The pleading identified two classes of inmates in the state prisons who asked the court to “order the state to release an unspecified, but significant, number of prisoners so that the prison population can be reduced to a level sufficient to allow physical distancing to prevent the spread of COVID-19—which, in Plaintiffs’ view, requires that prisoners who live in dorm-style environments be housed six feet apart from one another,” observed the court.
The judges said they couldn’t do that because an earlier order did not give them that authority. They encouraged the Plaintiffs to refile with other courts, and even back in a court that deals with class actions suits about incarcerated welfare.
“That order was never intended to prepare Defendants to confront this unprecedented pandemic…Nor could it have, given that the entire world was unprepared for the onslaught of the COVID-19 virus,” the judges opined in their answer Saturday.
Responding to the “Emergency Motion to Modify Population Reduction Order,” the federal court panel said Plaintiffs sought to release “to parole or post-release community supervision certain categories of inmates, including those who are scheduled to parole within a year and are either (a) low risk, as determined by the California Department of Corrections and Rehabilitation’s (CDCR) risk assessment tool or (b) serving time for a non-violent offense. Plaintiffs also ask us to require Defendants to release or relocate inmates who, because of their age or other medical conditions, are at a high risk of developing a severe form of COVID-19.”

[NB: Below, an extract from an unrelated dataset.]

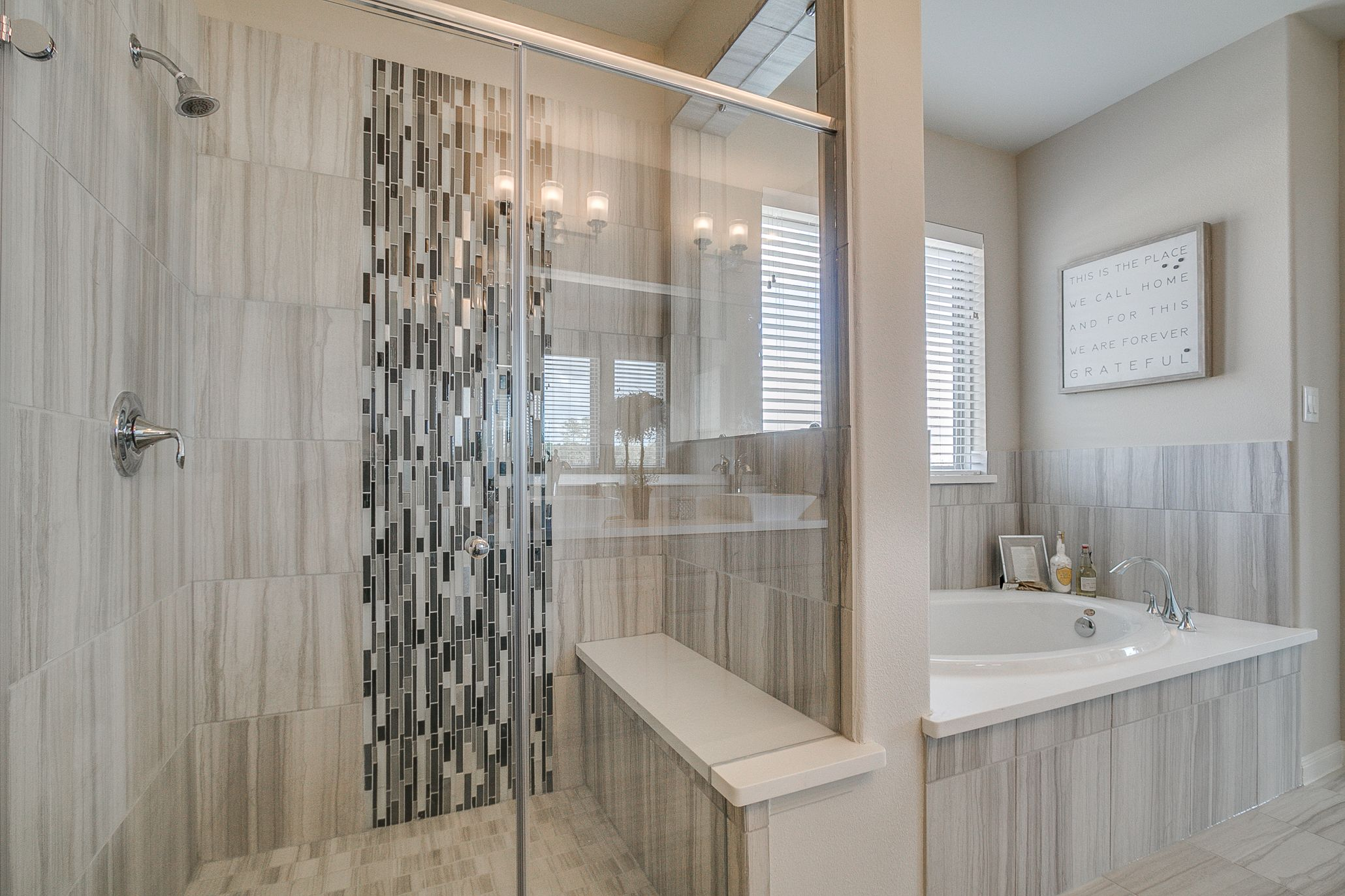 Bathroom featured in the Loretto By Empire Communities in Houston, TX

Although no specific number of inmates was listed in the pleading, there are about 114,000 state prison inmates, and as many as 5,600 are over 60 years of age – a prime age for COVID-19 – and thousands more may be at risk because of underlying health conditions.
The court confirmed this, noting the “Plaintiffs argued…Defendants must release as many inmates as would be required to allow all remaining inmates to practice physical distancing, especially those who reside in crowded dorm housing.”
The court wrote that although COVID-19 has not yet “surged” in the prisons, “given the undisputed risk of further contagion in a carceral environment, Plaintiffs’ desire to maximize the reduction in the state’s prison population is understandable.”
Only 13 prisoners have tested positive for the virus, along with about three dozen prison personnel. But as with testing generally across the nation, the number of people tested is unknown, although health experts said it is very, very low because of the shortage of working test kits.
The state opposed the motion – it has already released about 3,500 inmates early and is expected to release another 6,500 or so in the coming weeks, it argued.
The governor issued an executive order March 24 to suspend admission of inmates to state custody for at least 30 days, and maybe much longer. And the state promised it will “accelerate” the release of inmates who have less than 60 days remaining on their sentence if they are not serving a term for a violent felony or domestic violence offense, or required to register as a sex offender.
The state has said it can move people around in prison to accommodate social distancing, including moving people into gyms, dorm rooms and vacant facilities, without the need for a court to intervene.
Lawyers representing inmates said they were not ending their attempts to protect prisoners, claiming they would be filing for relief in other courts this coming week.
“The real risk here is that COVID-19 will quickly run rampant in CDCR, causing many thousands of people to become critically ill, and those people will then require intensive, resource-consuming health care in community hospitals that already are on the verge of being overwhelmed,” Plaintiffs’ attorneys argued.